→ **TASK BRIEF**
Continue the workshop notes on gathering, cleaning and processing internet data, picking up right after the last line shown.

[Opening EXTRACTED TEXT section]

Summer Workshop in Computational Social Science: Gathering, Cleaning and Processing Internet Data

Sean Westwood
September 20, 2011

Goals

  1. Learn methods to gather data
  2. Go over methods to clean downloaded content
  3. Go over the basics of requesting data through APIs

First steps

We will work on Stanford's servers

Open SSH (or PuTTY) and connect to corn.stanford.edu

ssh sunetid@corn.stanford.edu        

Gathering internet data (without a browser)

wget

GNU Wget is a free software package for retrieving files using HTTP, HTTPS and FTP

Useful for simple downloads

and for recursive downloads (getting an entire website)

Working with Wget

wget http://www.google.com

Working with Wget

‘-r’

Turn on recursive retrieving.

‘-l depth’

Depth to download

wget -r -l 1 http://www.google.com        

This will download all files within a depth of 1 from google.com

Wget mirroring (getting everything)

‘-m’

Turn on options suitable for mirroring. This option turns on recursion and time-stamping, sets infinite recursion depth and keeps ftp directory listings.

cURL

Used to interactively request information from servers

Send variables to request specific data

Send cookies (authentication, etc.)

[Closing EXTRACTED TEXT section]
[Opening DATA SHOWN section]

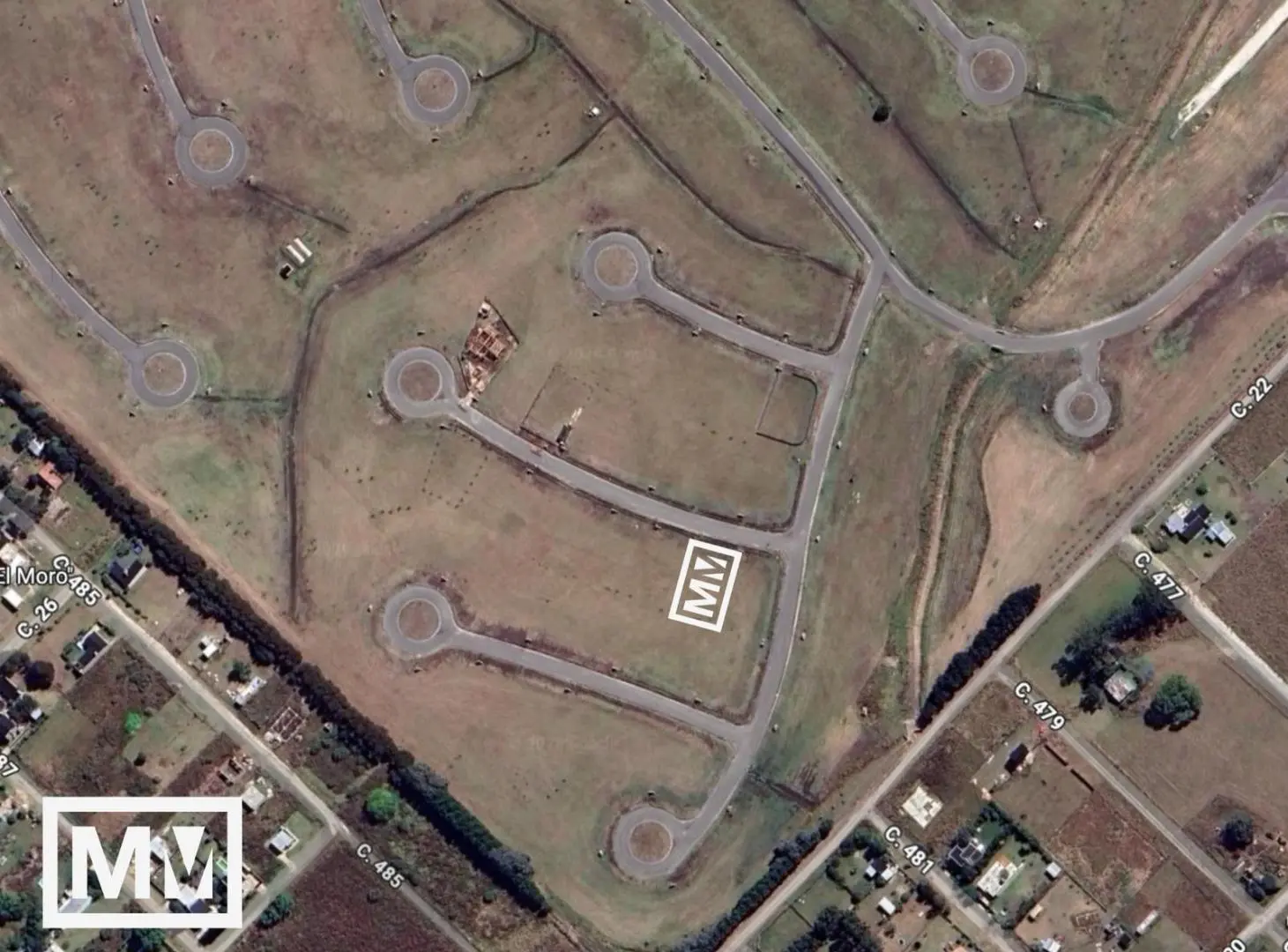 Terreno en Casonas del Haras 4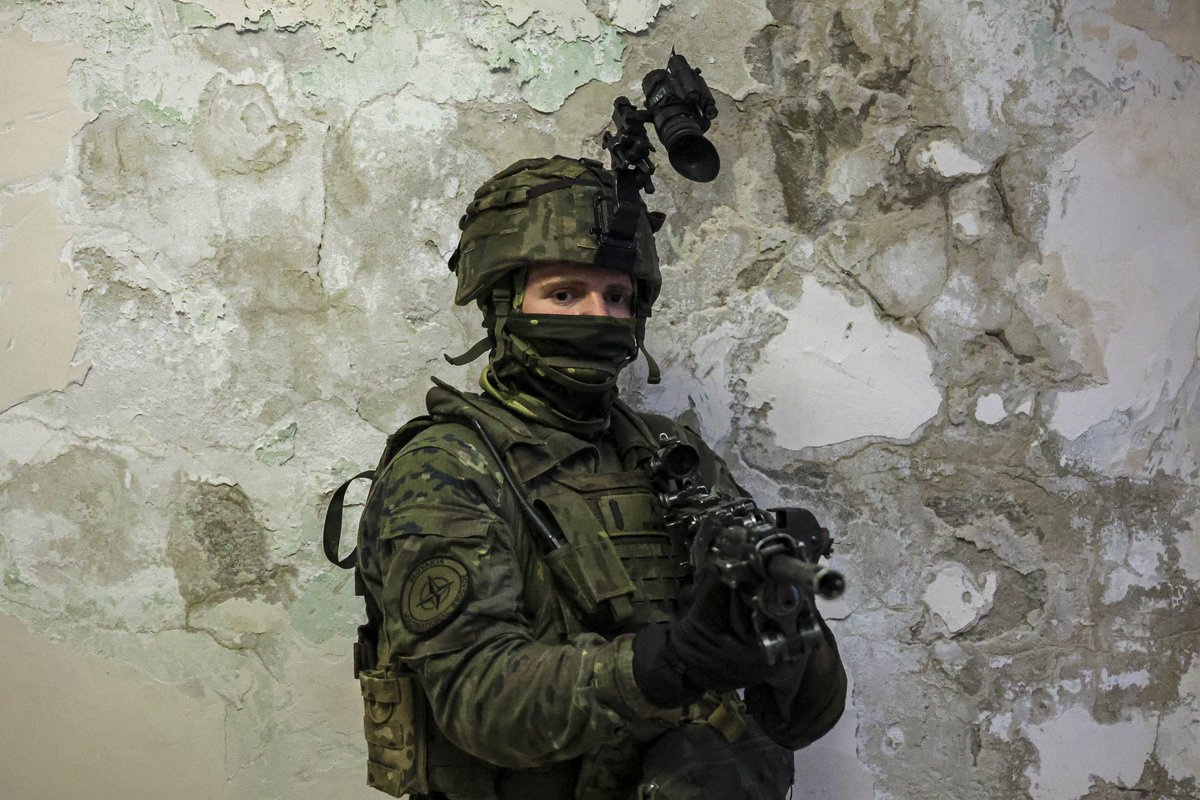 NATO Multinational Brigade Task Force Slovakia tweet media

[Closing DATA SHOWN section]

→ **ANSWER BOX**
'Fake' form data

cURL

    curl http://google.com  
Basic request
curl-o example.html http://google.com  

Write output to a file instead of stdout

curl -O http://www.stanford.edu/index.html

Save a remote file and preserve the remote name

Exercise 1

Requesting data from a non-static source

Two general methods for sending data to a server over the HTTP protocol

get requests

embed information needed to respond to the request in the URL

https://www.google.com/search?q=iriss+stanford
https://www.google.com/search?q=iriss+stanford&hl=de 

Order doesn't matter, but the first variable must be preceded by a '?' and all others by an '&'

post requests

Can represent any kind of data of any length

Data are encoded in a similar way to get data

A form collecting your "Name" and "Location" would encode to:

Name=Sean+Westwood&Location=Palo+Alto

example: http://www.htmlcodetutorial.com/forms/_FORM_METHOD_POST.html

headers

HTTP headers contain information about all HTTP requests and responses. They include:

Request headers

  • Information about the browser (User-Agent, language, etc.)
  • Cookies (created in the past)
  • get

Response headers

  • Information about the request (status)
  • Content information (compression, mime-type, etc.)
  • Cookies (that will be created as a result of the request)

Request headers

Accept:text/html,application/xhtml+xml,application/xml;q=0.9;q=0.8
Accept-Charset:ISO-8859-1,utf-8;q=0.7,*;q=0.3
Accept-Encoding:gzip,deflate,sdch
Accept-Language:en-US,en;q=0.8
Cache-Control:max-age=0
Connection:keep-alive
Cookie:RMID=19de3a0356b15005c00dbe25;...
Host:www.nytimes.com
Referer:http://www.nytimes.com/
User-Agent:Mozilla/5.0 (Macintosh; Intel Mac OS X 10_7_4) 
AppleWebKit/537.8 (KHTML, like Gecko)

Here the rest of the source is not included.